§ CONSIGNE A
Pouvez-vous redonner à l'identique le passage du texte fourni allant de « Sur un site » jusqu'à « Mission impossible ! » inclus ?
§ CONSIGNE B
Selon le texte fourni, à combien de personnes la possibilité de célébrer le culte est-elle limitée ?

Sur un site dénonçant "l'absurdistant" dans lequel nous vivons, cette juxtaposition d'une cathédrale et de notre chapelle Saint Michel de Brasparts, (commune de Saint Rivoal, rappelons le), illustre bien la situation ubuesque dans laquelle nous sommes, dans quelle situation irréaliste nous mettent les autorités de notre pays.

Elles annoncent aux fidèles que le culte peut être célébré dès samedi et dimanche.  Tandis que l’évangile de ce dimanche nous demande d'être comme des portiers en état de veille pour accueillir le Seigneur à son retour, nous serions de mauvais pasteurs si nous refusions de garder les portes ouvertes ; mais la possibilité de célébrer est restreinte à la jauge de trente personnes, quel que soit le lieu, faisant de nous des "videurs" de boite de nuit, ou sous notre responsabilité, de déléguer cette charge à l'un de nos paroissiens. Mission impossible !

§ DONNÉES ENREGISTRÉES
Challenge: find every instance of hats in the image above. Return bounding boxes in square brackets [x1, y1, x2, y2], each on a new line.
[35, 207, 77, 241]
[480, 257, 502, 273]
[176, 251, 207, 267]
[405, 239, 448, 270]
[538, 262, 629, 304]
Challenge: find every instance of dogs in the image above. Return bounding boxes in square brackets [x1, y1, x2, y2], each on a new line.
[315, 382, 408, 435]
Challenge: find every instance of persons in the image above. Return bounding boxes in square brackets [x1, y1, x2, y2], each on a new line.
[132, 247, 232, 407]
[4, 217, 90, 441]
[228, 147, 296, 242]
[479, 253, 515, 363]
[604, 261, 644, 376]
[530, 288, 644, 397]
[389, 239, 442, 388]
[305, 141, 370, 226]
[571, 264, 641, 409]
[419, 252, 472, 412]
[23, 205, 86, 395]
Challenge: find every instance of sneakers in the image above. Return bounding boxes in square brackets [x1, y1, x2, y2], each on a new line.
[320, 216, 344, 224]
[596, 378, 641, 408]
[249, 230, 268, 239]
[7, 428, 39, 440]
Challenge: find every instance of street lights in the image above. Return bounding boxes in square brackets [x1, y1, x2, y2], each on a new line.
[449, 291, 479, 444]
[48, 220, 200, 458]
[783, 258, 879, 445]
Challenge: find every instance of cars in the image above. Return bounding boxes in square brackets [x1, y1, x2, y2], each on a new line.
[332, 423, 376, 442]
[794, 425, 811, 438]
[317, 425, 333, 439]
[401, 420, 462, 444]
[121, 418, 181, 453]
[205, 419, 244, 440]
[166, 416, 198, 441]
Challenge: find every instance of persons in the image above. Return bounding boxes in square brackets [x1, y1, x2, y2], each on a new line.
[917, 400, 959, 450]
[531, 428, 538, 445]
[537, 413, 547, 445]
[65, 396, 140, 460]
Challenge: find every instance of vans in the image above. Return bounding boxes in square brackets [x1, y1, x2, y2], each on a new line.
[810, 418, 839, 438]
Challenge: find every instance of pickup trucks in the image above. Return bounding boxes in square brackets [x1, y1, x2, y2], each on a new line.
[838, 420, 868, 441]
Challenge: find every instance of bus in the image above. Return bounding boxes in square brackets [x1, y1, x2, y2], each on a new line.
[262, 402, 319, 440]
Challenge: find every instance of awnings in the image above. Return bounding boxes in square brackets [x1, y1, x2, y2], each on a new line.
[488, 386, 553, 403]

§ SOLUTION A
Sur un site dénonçant "l'absurdistant" dans lequel nous vivons, cette juxtaposition d'une cathédrale et de notre chapelle Saint Michel de Brasparts, (commune de Saint Rivoal, rappelons le), illustre bien la situation ubuesque dans laquelle nous sommes, dans quelle situation irréaliste nous mettent les autorités de notre pays.

Elles annoncent aux fidèles que le culte peut être célébré dès samedi et dimanche.  Tandis que l’évangile de ce dimanche nous demande d'être comme des portiers en état de veille pour accueillir le Seigneur à son retour, nous serions de mauvais pasteurs si nous refusions de garder les portes ouvertes ; mais la possibilité de célébrer est restreinte à la jauge de trente personnes, quel que soit le lieu, faisant de nous des "videurs" de boite de nuit, ou sous notre responsabilité, de déléguer cette charge à l'un de nos paroissiens. Mission impossible !

§ SOLUTION B
À trente personnes, quel que soit le lieu.